TULSA, Oklahoma–Under the current structure of Indian Education in Tulsa Public Schools, about seven resource advisor teachers are serving 3,000 Native American Students, but on Tuesday night Jan. 21 it will be the last opportunity resource advisors have to advocate in open meetings for their jobs and student services.
The final decision is expected to take place during a special Board meeting to be held in mid-February of the Board of Education, Independent School District Number One, Tulsa County, Oklahoma, according to Tulsa Public Schools Media Relations Manager Lauren Partain.
The meeting will be held in the Cheryl Selman Room, ground floor, at the Charles C. Mason Education Service Center, 3027 S. New Haven Avenue, Tulsa, OK.
TPS’s proposed restructuring of the federally funded Indian Education program could reduce that advisory staff to just three positions with no guarantee those educators would be Native American or chosen from the current team.
The Indian Education programs at Tulsa Public Schools are made possible by two federally funded grants – Title VI and Johnson O’Malley (JOM). These grants provide educational services and supplemental programs to students with Native American heritage.
The program provides a Native American focused curriculum to students in addition to essential things like supplies, uniforms, tutoring or testing.
Tulsa Public Schools Resource Advisor Teresa Parker said serving the cultural and educational needs of 3,000 is difficult enough with the current staff size. She also serves as the Tulsa Classroom Teachers Association Indian Education Representatives.
“There is no guarantee that any of us would be getting those positions,” Parker said. “It’s public knowledge right now that they have already posted the positions that they plan to replace us with.”
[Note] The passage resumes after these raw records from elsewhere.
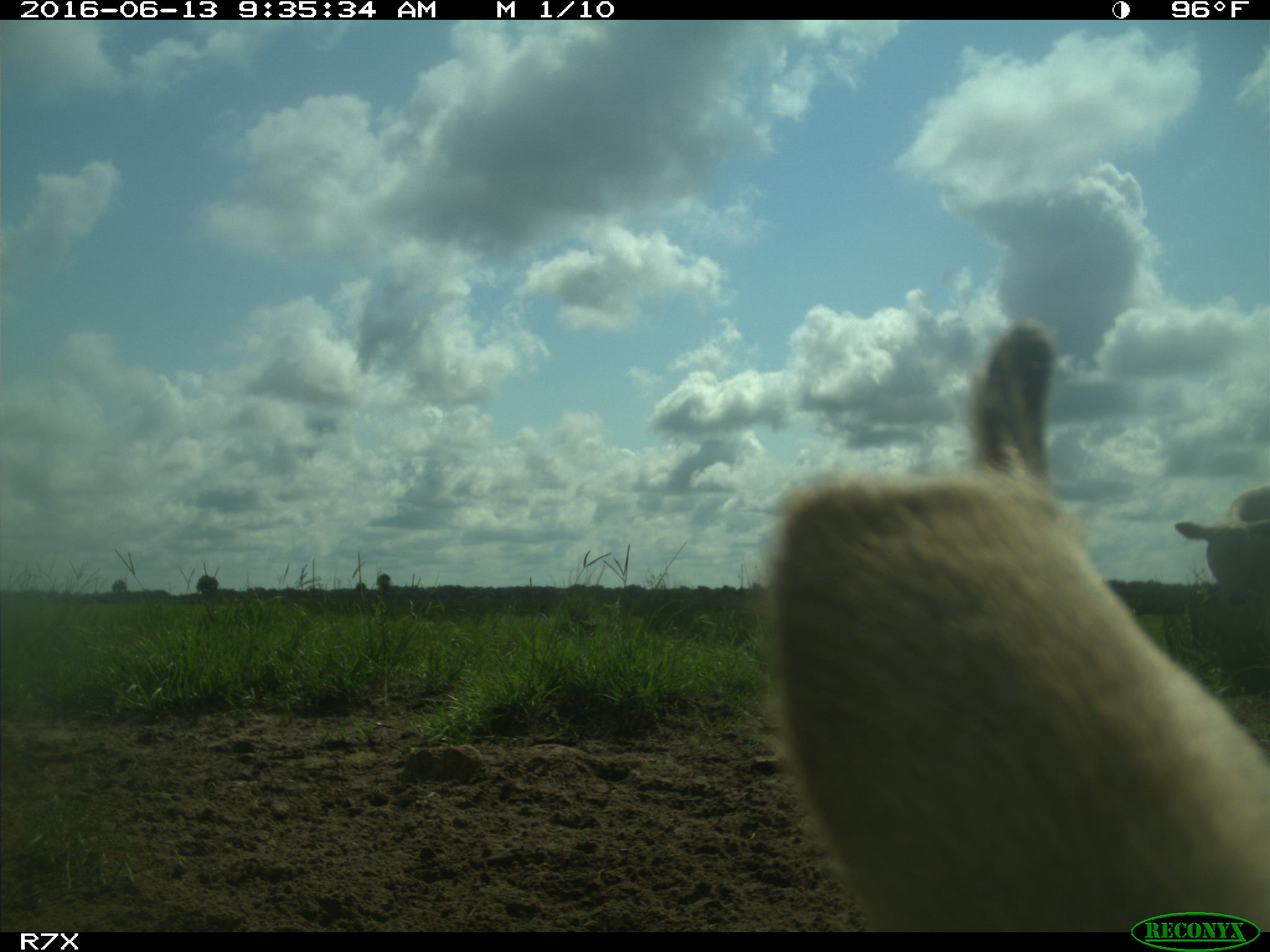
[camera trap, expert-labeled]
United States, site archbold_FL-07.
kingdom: Animalia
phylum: Chordata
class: Mammalia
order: Artiodactyla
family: Bovidae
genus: Bos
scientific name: Bos taurus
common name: domestic cow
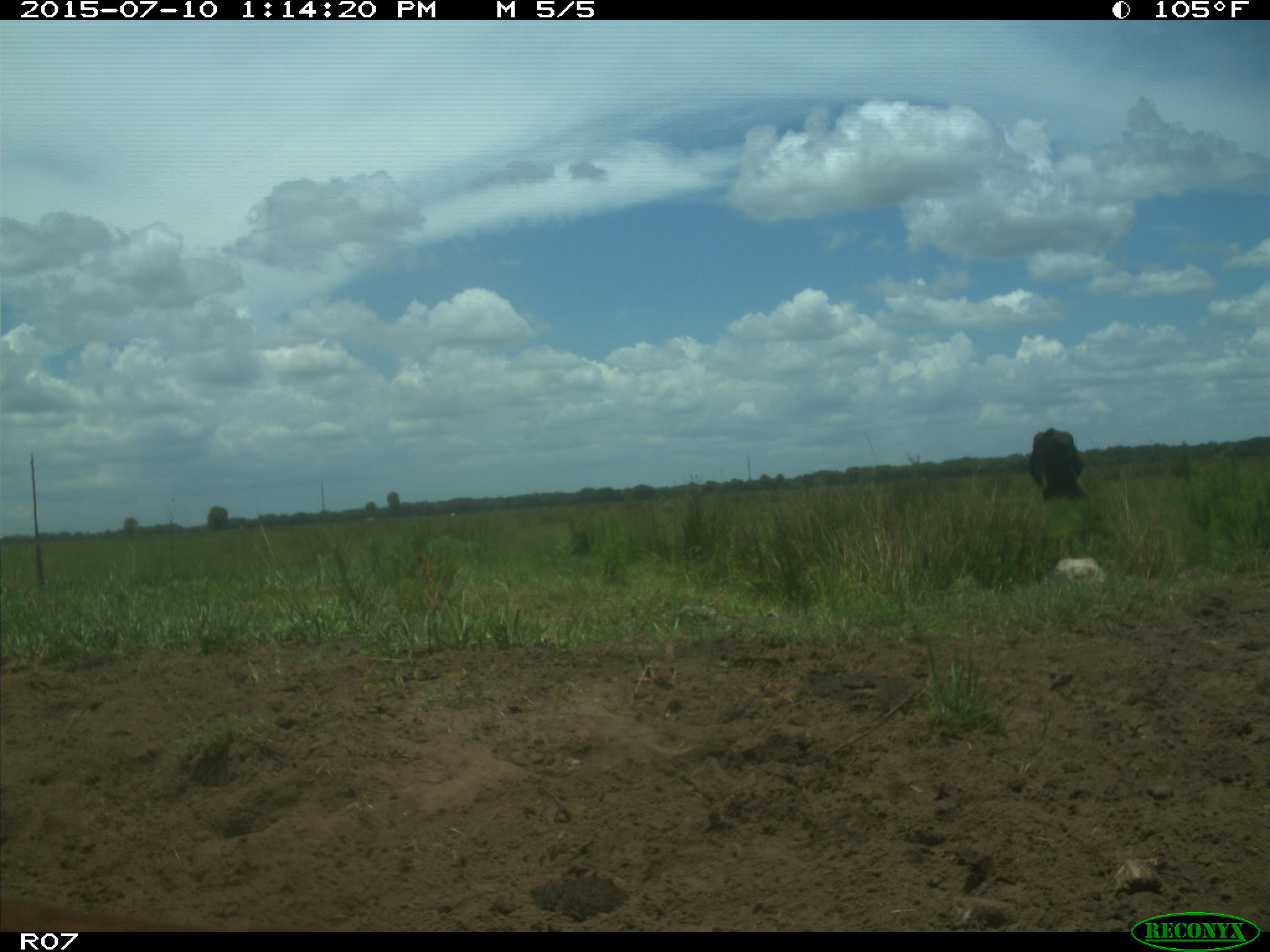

Tulsa Public Schools has frequently shifted the focus of the Title VI funds.
“These are federal funds,” Parker said. “I don’t understand how that is saving the district money to get rid of a program that is bringing things in for the kids, not taking it away.”
Change has been a continuous element for the Indian Education Department. From job duties to the physical location of the department, employees have had to adapt and adjust constantly.
“It has changed every year that we have a new person in charge,” Parker said. “Our assignments have changed every year that we’ve been there.”
“But everything that we do is supposed to support the students culturally and academically.”
According to TPS Indian Education Resource Advisor Shari Williams, the explanation given by the TPS school board is flawed. She said TPS told her it was a matter of saving money.
“They still intend to have a program; they still intend to receive those funds,” Williams said. “So, they are still going to have to provide money upfront.”
Williams said that the school is required to pay for the programs upfront, then the district is reimbursed through Title VI and JOM awards.
“We don’t understand this logic at all, and to get notification of reassignment makes us feel betrayed,” Williams said.
“We could just really use everyone’s support,” Parker said.
TPS school board meetings are public meetings. In addition to cuts to Indian Education Staff, a Tulsa Public School with one of the highest Native American student populations in the district is set to be considered for closing at 6:30 p.m. on Jan. 21.